Make a wish it said. Now on the eve of the equinox, make a wish for your new life, for everything you want to leave behind, and for the dream of something new. Be quiet and see this in your heart, and you will be guided. Brighter days are ahead, the snow is melting, there is no need to hold on to winter.
I gathered my wishes like flowers inside of me, and kept them there, to be released like petals on the wind.
It is the day of the equinox, and the sun has just cleared the treetops as I sit by my window, drinking hot black tea, dandelion coffee. We got up early, before dawn, my husband and I. We had found a spot close to us where we could see the sun come over the mountains, and went there, walking along a snow clad road, seeing the horizon painted pink, a crow flying over tall pine and fir trees.

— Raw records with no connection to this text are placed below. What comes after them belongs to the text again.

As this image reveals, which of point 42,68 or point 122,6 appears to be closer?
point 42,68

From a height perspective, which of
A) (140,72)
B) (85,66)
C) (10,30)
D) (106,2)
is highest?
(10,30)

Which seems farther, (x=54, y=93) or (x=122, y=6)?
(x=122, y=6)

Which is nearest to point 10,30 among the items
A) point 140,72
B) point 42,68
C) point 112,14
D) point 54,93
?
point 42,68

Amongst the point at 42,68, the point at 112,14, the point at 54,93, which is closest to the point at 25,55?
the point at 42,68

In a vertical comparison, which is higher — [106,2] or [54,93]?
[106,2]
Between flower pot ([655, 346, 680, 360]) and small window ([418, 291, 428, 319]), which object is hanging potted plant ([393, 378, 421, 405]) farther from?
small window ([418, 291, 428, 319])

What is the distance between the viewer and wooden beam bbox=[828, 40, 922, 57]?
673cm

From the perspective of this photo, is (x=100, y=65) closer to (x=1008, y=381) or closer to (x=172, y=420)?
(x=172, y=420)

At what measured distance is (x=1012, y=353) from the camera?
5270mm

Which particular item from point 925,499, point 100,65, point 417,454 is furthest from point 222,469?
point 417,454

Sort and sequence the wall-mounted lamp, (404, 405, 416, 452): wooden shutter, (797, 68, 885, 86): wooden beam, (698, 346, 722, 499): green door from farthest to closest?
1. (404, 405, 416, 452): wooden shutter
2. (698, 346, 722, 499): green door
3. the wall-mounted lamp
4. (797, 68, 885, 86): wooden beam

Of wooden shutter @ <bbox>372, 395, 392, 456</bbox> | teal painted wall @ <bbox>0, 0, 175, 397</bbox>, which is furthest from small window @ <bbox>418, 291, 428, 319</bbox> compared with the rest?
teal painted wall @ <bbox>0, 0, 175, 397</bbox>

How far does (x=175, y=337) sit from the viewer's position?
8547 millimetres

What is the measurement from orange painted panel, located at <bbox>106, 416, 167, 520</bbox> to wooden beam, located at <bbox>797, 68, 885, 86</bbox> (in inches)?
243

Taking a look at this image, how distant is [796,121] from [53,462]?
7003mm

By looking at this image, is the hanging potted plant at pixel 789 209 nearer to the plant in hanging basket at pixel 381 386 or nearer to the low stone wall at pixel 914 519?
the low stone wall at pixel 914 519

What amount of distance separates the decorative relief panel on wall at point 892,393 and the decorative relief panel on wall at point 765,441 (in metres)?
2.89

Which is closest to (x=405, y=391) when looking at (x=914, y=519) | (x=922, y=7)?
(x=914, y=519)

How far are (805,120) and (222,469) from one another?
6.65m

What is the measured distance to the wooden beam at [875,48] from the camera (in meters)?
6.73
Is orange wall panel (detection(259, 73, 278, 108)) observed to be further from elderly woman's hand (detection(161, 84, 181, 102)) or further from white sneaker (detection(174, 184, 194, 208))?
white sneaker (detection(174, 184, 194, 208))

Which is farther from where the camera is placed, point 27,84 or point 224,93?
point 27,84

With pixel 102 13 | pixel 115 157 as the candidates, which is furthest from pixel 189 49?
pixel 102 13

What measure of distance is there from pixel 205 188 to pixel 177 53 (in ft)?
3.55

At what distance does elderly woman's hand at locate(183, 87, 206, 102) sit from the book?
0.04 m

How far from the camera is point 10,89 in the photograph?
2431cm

It would be a clear, beautiful day, the sky a faint blue behind us. The clouds glinted like gold above the mountain tops, and I gazed at them longingly, hoping to see the sun rise into view. It felt like such a long wait, and I grew colder even through my layers of wool, even though there was no wind this time around. I was so grateful when it finally did rise, round and yellow, rays stretching across the mountains, the ice, into the forest behind us. I closed my eyes and took in its warmth.
I feel sleepy now, but I don’t want to return to bed because the wind is in the trees and the light is coming, washing down the hill. I love to sit here while it filters into the kitchen, the room smelling a bit like coffee as I make my second cup of dandelion brew.
What do you dream of, at this change of season?